What to work on
List each line of the data below that contains the word "Commercial".

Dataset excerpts

....................

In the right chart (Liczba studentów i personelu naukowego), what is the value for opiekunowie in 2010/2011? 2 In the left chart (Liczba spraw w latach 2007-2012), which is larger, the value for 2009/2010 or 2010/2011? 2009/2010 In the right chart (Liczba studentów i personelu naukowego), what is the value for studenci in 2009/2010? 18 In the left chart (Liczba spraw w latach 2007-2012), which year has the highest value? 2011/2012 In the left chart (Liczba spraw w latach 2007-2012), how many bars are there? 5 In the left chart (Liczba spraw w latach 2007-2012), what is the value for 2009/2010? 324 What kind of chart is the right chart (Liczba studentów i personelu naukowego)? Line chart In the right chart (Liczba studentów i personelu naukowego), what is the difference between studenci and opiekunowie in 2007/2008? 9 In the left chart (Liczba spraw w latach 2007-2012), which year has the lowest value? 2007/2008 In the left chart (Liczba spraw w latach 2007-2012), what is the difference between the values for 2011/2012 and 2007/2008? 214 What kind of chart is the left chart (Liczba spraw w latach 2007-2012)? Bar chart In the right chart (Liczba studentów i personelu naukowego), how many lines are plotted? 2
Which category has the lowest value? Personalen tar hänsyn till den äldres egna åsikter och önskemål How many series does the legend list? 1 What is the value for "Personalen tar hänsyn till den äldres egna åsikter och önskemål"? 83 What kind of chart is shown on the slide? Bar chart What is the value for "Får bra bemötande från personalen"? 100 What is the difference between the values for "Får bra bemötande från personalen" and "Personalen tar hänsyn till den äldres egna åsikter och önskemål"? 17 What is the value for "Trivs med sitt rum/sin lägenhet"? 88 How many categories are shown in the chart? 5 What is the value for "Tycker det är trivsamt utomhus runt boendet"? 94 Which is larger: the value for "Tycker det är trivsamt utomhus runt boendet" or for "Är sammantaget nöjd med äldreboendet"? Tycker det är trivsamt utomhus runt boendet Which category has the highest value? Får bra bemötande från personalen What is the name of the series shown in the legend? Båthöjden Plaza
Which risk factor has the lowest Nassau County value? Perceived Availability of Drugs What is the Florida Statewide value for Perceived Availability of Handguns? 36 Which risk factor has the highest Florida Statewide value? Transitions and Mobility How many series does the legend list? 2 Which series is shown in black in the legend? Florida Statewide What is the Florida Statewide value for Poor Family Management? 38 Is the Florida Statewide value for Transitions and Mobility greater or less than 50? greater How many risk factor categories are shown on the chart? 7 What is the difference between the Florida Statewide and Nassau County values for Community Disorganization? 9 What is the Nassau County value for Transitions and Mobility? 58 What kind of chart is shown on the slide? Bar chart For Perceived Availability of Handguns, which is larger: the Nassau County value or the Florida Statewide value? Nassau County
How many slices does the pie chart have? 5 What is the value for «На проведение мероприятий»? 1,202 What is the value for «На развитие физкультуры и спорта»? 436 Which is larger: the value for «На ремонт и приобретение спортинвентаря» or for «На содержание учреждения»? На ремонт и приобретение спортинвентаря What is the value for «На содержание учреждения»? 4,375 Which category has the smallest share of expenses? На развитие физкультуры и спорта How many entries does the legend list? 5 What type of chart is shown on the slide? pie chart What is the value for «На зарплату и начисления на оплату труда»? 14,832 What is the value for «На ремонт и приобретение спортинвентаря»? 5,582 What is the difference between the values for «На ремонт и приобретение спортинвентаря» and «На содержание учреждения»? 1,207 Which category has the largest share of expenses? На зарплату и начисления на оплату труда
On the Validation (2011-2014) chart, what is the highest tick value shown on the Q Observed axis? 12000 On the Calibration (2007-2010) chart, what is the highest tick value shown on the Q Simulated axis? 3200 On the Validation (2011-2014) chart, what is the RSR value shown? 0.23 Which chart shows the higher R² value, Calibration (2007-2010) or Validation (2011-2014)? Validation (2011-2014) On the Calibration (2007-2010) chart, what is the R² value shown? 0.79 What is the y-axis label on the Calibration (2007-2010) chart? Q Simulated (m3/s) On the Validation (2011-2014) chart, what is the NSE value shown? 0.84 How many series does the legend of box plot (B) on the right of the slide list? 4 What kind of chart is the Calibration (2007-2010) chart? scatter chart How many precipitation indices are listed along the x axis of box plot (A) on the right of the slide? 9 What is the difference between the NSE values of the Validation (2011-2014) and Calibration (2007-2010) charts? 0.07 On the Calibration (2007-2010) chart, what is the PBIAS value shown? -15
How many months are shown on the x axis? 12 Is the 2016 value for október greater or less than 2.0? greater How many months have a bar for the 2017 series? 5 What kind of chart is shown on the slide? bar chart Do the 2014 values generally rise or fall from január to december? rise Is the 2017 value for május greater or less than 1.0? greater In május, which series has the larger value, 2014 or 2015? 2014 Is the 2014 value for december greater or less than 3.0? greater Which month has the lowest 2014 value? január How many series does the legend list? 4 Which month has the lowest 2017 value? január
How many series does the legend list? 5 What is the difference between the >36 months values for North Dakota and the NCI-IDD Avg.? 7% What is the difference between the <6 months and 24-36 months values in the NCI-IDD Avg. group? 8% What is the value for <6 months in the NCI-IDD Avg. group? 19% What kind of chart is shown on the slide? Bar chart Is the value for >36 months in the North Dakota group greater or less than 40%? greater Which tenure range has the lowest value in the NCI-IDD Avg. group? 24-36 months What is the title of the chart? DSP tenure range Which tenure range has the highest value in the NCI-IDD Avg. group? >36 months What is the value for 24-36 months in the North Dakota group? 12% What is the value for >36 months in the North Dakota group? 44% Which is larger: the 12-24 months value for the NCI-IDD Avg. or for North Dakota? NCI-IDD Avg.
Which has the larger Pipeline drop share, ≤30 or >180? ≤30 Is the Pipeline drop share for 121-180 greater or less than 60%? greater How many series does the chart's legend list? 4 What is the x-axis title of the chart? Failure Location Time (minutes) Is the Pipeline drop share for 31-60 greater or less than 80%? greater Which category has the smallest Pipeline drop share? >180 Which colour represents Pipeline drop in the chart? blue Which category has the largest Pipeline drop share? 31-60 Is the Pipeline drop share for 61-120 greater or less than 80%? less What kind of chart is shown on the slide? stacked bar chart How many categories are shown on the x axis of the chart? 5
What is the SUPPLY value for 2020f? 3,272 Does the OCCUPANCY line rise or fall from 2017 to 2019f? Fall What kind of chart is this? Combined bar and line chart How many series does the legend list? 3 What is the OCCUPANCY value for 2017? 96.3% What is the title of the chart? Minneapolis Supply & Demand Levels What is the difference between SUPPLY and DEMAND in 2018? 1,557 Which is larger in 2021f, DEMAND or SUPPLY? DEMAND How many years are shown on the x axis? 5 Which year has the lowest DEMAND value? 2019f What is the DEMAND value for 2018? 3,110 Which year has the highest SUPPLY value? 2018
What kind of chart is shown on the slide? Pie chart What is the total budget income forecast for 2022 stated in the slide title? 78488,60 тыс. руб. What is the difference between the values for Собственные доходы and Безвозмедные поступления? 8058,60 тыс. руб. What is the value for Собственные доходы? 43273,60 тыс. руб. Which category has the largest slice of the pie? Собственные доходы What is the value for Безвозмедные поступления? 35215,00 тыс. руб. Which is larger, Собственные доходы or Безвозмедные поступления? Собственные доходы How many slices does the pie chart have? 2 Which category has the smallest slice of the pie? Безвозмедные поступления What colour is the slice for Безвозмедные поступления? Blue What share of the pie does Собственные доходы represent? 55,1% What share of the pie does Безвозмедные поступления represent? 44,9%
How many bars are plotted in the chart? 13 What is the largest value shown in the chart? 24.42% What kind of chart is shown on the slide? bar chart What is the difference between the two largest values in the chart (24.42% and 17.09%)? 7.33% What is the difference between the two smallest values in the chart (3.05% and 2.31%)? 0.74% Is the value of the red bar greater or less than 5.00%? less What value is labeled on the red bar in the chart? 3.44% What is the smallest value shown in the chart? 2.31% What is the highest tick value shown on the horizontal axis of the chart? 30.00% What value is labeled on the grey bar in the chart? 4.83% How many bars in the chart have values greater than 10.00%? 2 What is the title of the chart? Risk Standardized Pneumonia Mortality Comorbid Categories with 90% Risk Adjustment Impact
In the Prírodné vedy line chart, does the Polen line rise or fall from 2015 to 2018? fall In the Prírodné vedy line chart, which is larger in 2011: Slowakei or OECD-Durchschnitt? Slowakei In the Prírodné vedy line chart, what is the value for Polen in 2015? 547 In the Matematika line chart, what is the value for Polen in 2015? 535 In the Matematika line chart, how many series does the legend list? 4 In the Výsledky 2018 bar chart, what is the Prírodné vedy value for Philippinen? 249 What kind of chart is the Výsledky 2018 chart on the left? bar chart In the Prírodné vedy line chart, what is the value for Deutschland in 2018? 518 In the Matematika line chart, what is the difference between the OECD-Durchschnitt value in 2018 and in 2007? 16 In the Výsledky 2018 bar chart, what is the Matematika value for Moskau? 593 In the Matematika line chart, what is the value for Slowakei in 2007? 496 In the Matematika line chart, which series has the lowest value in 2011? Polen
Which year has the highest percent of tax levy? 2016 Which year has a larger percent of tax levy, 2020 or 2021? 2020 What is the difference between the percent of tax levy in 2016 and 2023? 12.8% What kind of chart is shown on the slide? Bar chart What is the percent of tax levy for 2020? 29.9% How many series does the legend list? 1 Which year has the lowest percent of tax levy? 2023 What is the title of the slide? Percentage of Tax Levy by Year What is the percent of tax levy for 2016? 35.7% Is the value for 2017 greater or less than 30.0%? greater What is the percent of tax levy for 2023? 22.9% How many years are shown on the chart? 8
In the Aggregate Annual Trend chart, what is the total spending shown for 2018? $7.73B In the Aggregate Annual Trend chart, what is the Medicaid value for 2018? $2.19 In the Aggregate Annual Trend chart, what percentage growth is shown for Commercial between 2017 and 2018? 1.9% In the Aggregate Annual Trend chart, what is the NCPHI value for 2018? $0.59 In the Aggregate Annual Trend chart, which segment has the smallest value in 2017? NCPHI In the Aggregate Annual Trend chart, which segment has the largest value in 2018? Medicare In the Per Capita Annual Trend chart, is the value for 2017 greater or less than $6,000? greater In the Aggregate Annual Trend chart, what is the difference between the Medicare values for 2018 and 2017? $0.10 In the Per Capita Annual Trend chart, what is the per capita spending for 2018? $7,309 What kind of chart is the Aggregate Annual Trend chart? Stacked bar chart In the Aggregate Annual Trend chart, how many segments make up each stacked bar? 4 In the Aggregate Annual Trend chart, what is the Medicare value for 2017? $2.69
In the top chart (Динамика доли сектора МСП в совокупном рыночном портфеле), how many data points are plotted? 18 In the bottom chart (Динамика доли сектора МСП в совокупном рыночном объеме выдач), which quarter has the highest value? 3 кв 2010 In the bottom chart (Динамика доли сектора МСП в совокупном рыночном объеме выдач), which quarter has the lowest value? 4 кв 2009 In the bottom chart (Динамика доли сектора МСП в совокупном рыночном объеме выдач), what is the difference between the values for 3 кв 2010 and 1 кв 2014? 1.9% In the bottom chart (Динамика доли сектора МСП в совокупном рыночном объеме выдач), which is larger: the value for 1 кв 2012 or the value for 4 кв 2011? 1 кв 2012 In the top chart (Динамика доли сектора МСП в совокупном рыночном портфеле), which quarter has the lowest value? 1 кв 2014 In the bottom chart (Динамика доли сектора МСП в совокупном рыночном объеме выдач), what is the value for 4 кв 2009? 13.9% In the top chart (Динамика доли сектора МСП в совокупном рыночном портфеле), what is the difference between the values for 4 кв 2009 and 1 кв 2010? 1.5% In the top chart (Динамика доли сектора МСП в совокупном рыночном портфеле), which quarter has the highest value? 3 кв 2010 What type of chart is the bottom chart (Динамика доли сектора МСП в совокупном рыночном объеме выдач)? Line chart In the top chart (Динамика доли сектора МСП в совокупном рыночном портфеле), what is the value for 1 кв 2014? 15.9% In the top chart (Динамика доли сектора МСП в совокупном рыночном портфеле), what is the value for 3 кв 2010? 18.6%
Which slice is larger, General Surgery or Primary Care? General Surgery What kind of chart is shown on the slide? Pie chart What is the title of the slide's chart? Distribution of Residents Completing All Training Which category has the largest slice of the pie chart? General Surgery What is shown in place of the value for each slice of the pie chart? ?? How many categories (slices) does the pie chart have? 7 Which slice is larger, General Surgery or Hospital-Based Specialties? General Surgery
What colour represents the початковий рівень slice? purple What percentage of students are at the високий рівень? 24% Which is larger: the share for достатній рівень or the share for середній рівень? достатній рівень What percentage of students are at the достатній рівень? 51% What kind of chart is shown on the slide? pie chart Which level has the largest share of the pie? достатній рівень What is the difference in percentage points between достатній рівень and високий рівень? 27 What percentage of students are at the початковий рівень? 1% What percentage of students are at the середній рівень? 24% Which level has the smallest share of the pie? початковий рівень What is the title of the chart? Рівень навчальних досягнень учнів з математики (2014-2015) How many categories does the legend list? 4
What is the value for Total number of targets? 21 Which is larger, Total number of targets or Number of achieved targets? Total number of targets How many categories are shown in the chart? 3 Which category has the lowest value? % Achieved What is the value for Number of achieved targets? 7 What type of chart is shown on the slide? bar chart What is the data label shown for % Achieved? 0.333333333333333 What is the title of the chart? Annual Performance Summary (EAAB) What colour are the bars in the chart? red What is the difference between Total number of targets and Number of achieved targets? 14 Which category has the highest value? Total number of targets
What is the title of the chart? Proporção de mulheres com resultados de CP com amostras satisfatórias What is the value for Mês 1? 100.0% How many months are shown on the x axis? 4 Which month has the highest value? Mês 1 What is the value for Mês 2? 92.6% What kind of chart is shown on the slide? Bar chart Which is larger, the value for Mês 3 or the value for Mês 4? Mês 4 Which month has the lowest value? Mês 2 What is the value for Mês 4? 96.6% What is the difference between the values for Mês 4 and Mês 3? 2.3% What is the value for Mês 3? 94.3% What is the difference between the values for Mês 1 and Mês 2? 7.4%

....................

Output for this task
In the Aggregate Annual Trend chart, what is the total spending shown for 2018? $7.73B In the Aggregate Annual Trend chart, what is the Medicaid value for 2018? $2.19 In the Aggregate Annual Trend chart, what percentage growth is shown for Commercial between 2017 and 2018? 1.9% In the Aggregate Annual Trend chart, what is the NCPHI value for 2018? $0.59 In the Aggregate Annual Trend chart, which segment has the smallest value in 2017? NCPHI In the Aggregate Annual Trend chart, which segment has the largest value in 2018? Medicare In the Per Capita Annual Trend chart, is the value for 2017 greater or less than $6,000? greater In the Aggregate Annual Trend chart, what is the difference between the Medicare values for 2018 and 2017? $0.10 In the Per Capita Annual Trend chart, what is the per capita spending for 2018? $7,309 What kind of chart is the Aggregate Annual Trend chart? Stacked bar chart In the Aggregate Annual Trend chart, how many segments make up each stacked bar? 4 In the Aggregate Annual Trend chart, what is the Medicare value for 2017? $2.69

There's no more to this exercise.